Five things we need to talk about concerning sensors and their data

Martin Willcox, director Big Data (International), Teradata

The Internet of Things (IoT) may have risen to the “peak of inflated expectations” on the Gartner hype cycle, but it continues to be a very hot topic for business people with their feet on the ground.

Judging from this year’s bustling Strata + Hadoop World (London) event, where the focus was on big data strategy and technology for business, there is an eagerness to hear about what works in the real world, alongside a desire to be told some less comfortable truths about technology, says Martin Willcox, director Big Data (International) at Teradata.

Yet as big data projects become operational, performance, scalability and integration become critical concerns, making it easy to overlook that the IoT is principally about sensors and what they produce.

Sensors sometimes lie

Given this context, now is the right time to discuss the five aspects of sensors and sensor data that never get talked about, beginning with a simple truth – sensors sometimes lie.

Talk to the engineers who build sensor networks and you will rapidly discover that it cannot be assumed that everything recorded by these devices is accurate.

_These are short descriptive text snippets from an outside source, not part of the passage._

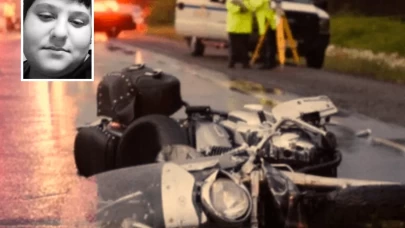 Çorum Osmancık’ta motosiklet köprüden çaya düştü: Lise öğrencisi hayatını kaybetti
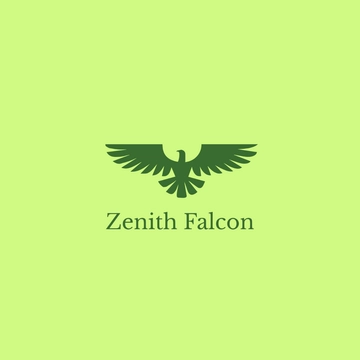 Falcon Eagle Logo - Edit Online | Template.net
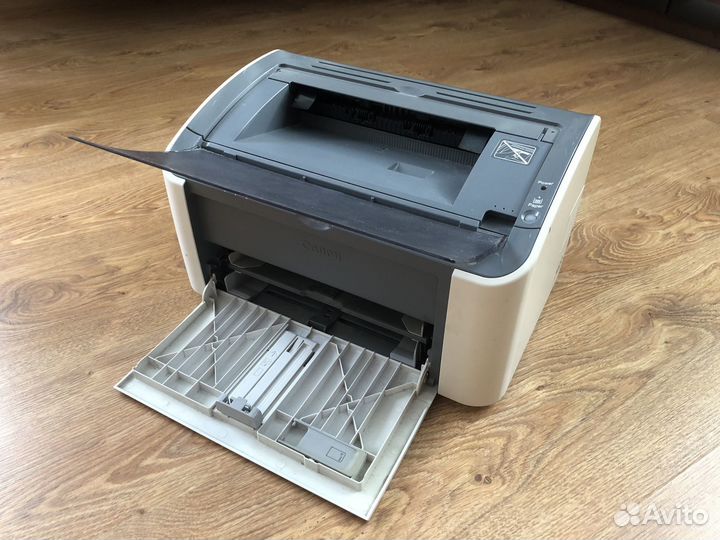 Принтер лазерный Canon LBP 2900, ч/б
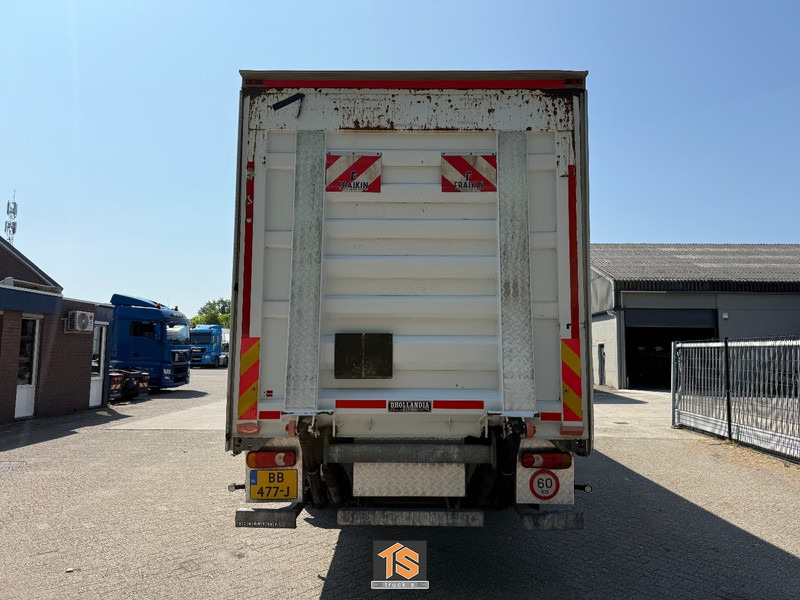 DAF LF 280 FA 19 TON - SCHUIFZEILEN/CURTAIN/GARDINEN - APK 06/2026! - NL TRUCK - TOP! - 侧帘卡车:图5 DAF LF 280 FA 19 TON - SCHUIFZEILEN/CURTAIN/GARDINEN - APK 06/2026! - NL TRUCK - TOP! - 侧帘卡车:图5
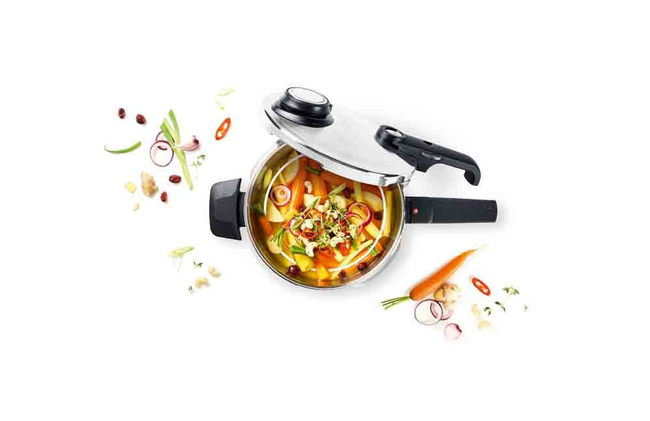 Zestaw Vitavit Premium S4 3,5l + 6l - Fissler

In the oil and gas industry, for example, the extreme temperature range that desert sensors endure means that they start to “drift” almost as soon as they are installed. Down-hole sensors cannot easily be swapped, because while the sensors are so cheap that they are almost free, the cost of the lost production required to replace them most certainly is not.

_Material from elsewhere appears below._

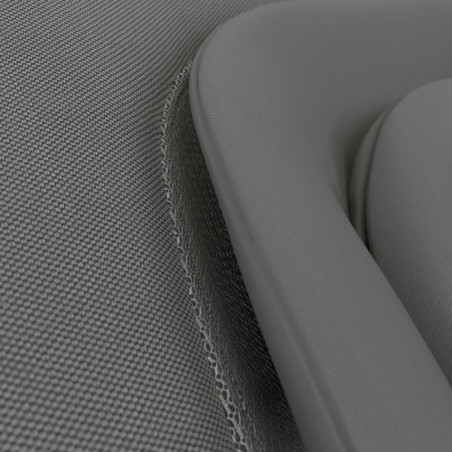 Transat Bouncer Gold CYBEX Suede grey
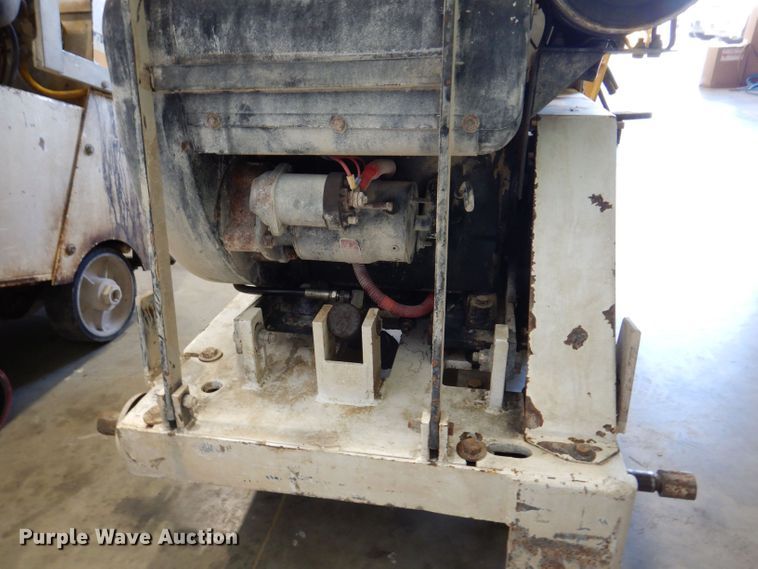 image for item KW9517 (2) concrete saws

Yet just as we as individuals compensate for feelings of dizziness or imbalance, so we can mitigate the effects of drifting sensors by employing neural networks, based on the reading of multiple sensors. Different approaches will match the circumstances, but whichever it is, sensor data needs to be managed. We cannot just assume it is accurate.

Not the whole truth

Unfortunately, even when sensors are not lying, they may not tell us the whole truth, which is the second subject for consideration.

Sensors often sit behind control units that were designed to support remote monitoring and control of the whole device, not to store-and-forward high-frequency data from each individual sensor. Those control units often filter and summarise data, which is not necessarily a bad thing when there is little point in transmitting petabytes of repetitive data merely to confirm “situation as normal”.

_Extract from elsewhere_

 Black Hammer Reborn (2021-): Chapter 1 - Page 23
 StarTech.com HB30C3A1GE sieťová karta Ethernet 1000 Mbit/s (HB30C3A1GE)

However, because what is “noise” for one application may be vital for another, it is crucial to understand how and where sensor data has been filtered and summarised. Where possible we should avoid the premature summarising of data when it is collected.

It can take work to get a signal

The third thing to talk about is just what is required to extract a useful signal from all the data generated. There is already a wealth of examples where sensor data is changing industry – reducing bearing-related derailments for a US rail operator by a massive 75%, or allowing a UK train company to know its trains will have technical failures, 36 hours before they do. We can even keep the lights on through predictions of failure in electricity distribution.

In any of these cases, time-series, text, path, graph and affinity analytics may be used to produce a predictive model that is relatively simple. It is worth remembering that the datasets underneath any model can sometimes take a lot of creating.

Scoring

Of course sensors do not usually measure the quantity of interest directly, which is the fourth unspoken topic. They infer from a model, just as sleep monitors infer from movement and pulse rather than calculating brain wave activity.
In IoT applications, model-building and model-scoring (to produce predictions) are usually very separate processes, with scoring taking place on a network of distributed edge servers or on the devices themselves.

However, not all models can be scored on the devices. They may have to optimise end-to-end systems, requiring non-local data or advanced computation, while building the model and tuning it necessitates access to historical data from many devices.

Sensor data can be useless on its own

Finally, it is worth admitting that on its own, sensor data is often pretty useless as a basis for action. It requires integration with other data from within an organisation to become really useful.

If, for example, an oil pressure sensor on a train temporarily exceeds a threshold, is that just a blip? To determine whether it is requires comparison with previous “signatures” that preceded failure in the past, using historical and operations data. Then, if the gearbox is shown as failing, a host of decisions have to be taken about how, where and when to conduct the repair, using network operations data, parts inventory data, HR records for qualified engineer-availability and so on.

To be truly useful, the oil pressure sensor data has to be integrated into a larger whole. This is the kind of requirement for integration that many organisations entering the IoT arena are overlooking. Failure to integrate sensor data with their other data fatally undermines their entire project.

As businesses look to use the IoT to optimise existing processes or create entirely data-driven new products and services, they should bear in mind these five points.

Ignoring them may well mean organisations fail to capitalise on the hugely exciting opportunities that are opening up for every enterprise in the digital era.

The author of this blog is Martin Willcox, director Big Data (International) at Teradata.